The pendant on the tray was bonny, even if it was fake. The forgers had done a great job for Deamer. It was held immovably under the grid. No chance of lifting it without permission. Like touching a woman’s knee through a hole in her stocking.
‘Watch me, Constable,’ I joked warningly. The mermaid’s golden body swam into my vision as I peered at her through the eyeglass, monocle style.
‘Please don’t touch,’ Olivia said.
‘I won’t. Hold on, though.’
I murmured as if spotting something rather worrying, holding the rim of the eyeglass as if inspecting some minute flaw.

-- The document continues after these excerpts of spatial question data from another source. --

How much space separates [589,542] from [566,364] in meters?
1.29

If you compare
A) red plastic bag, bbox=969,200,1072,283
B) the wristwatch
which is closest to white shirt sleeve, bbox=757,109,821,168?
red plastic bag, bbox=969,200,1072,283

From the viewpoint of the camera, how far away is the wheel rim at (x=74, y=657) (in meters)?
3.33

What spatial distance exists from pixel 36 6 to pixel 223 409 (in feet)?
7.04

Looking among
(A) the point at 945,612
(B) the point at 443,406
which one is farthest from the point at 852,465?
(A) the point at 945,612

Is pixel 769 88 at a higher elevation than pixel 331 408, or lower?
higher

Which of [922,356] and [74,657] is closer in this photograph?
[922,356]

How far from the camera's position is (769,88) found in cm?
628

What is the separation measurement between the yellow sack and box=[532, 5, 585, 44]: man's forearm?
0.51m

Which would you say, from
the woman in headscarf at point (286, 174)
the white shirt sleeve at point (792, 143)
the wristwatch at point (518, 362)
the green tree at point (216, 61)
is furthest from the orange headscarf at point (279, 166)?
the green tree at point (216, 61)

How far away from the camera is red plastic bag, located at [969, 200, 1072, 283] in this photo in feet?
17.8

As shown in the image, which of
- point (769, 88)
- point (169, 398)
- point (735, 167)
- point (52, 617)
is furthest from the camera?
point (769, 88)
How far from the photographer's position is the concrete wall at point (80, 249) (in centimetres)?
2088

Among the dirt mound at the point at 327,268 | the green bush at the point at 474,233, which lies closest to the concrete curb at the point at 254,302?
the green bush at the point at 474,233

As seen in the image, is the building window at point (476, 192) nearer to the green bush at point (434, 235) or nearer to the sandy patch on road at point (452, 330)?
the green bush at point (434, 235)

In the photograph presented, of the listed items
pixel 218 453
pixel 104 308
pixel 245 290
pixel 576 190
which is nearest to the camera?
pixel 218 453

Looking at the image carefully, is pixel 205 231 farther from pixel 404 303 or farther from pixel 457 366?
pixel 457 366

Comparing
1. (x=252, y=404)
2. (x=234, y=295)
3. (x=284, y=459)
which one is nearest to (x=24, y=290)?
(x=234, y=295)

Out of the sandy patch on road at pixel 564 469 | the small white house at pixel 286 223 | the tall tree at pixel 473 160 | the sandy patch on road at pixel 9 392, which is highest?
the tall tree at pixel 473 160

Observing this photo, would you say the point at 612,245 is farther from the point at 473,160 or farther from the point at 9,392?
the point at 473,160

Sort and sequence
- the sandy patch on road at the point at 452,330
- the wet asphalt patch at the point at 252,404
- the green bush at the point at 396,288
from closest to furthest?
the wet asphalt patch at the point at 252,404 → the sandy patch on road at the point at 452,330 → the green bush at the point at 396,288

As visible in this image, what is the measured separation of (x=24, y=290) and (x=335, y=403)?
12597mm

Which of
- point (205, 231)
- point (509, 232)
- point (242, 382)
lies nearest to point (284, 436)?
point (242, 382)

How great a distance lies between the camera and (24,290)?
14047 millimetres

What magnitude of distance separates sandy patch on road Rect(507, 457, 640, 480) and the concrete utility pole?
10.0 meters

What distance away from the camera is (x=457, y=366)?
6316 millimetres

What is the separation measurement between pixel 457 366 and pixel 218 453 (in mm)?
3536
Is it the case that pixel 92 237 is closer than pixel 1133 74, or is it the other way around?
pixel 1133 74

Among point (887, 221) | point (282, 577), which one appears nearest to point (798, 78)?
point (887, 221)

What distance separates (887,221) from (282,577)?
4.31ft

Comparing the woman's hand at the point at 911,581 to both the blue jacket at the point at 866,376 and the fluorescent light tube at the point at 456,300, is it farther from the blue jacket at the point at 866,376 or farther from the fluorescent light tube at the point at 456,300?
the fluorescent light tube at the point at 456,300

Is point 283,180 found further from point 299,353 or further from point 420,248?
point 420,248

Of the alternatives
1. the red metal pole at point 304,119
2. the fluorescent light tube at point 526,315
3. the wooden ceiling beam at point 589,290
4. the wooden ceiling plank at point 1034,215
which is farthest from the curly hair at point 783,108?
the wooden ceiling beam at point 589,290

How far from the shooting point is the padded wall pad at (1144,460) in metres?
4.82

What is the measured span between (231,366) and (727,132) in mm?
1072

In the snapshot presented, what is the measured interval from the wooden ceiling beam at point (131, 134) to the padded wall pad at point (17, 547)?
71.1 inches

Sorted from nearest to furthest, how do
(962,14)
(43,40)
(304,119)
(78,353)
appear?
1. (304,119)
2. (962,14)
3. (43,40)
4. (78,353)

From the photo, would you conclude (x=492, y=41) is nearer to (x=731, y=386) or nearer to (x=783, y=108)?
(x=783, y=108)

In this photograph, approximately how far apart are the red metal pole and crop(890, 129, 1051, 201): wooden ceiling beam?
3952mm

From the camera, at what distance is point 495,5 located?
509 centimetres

Old Denny Jackson from Clacton had showed me how to deface stuff this slick one-handed way. Actually it isn’t a bad method of engraving. Once, jewellers used an engraver’s needle projecting from a microscope’s objective lens. Nowadays it’s easier to clip the point from a record-player’s stylus and Araldite it to an eyeglass. They’re small enough to go unnoticed. It’s not a well-known technique, and it’s certainly underrated. Except for me, I’ve only ever seen Denny do it properly, and he’s a rogue. ‘No-o-o,’ I said slowly, still apparently examining away. ‘I’m still unsure about it.’ I straightened up, pretending disappointment for the cameras’ sake. ‘Thanks, Lyd.’ I made to pass the eyeglass and dropped it. Nine out of ten times they fall on their cylindrical sides and get picked up by their edges. The whizzer warded me off with his arms. He too was waiting for the police to close in. He stooped, passing the loupe to Lydia.
‘Thank you,’ Lydia said faintly, and moved off.
‘About my Jewish marriage ring, Olivia. No reserve price, please.’ I placed myself in front of her desk and touched her hand on the computer keyboard. ‘Are you all right?’
‘Of course,’ she said. My apparent innocence was rattling her. I should have been arrested by now, and nothing had happened, yet still she kept up the act.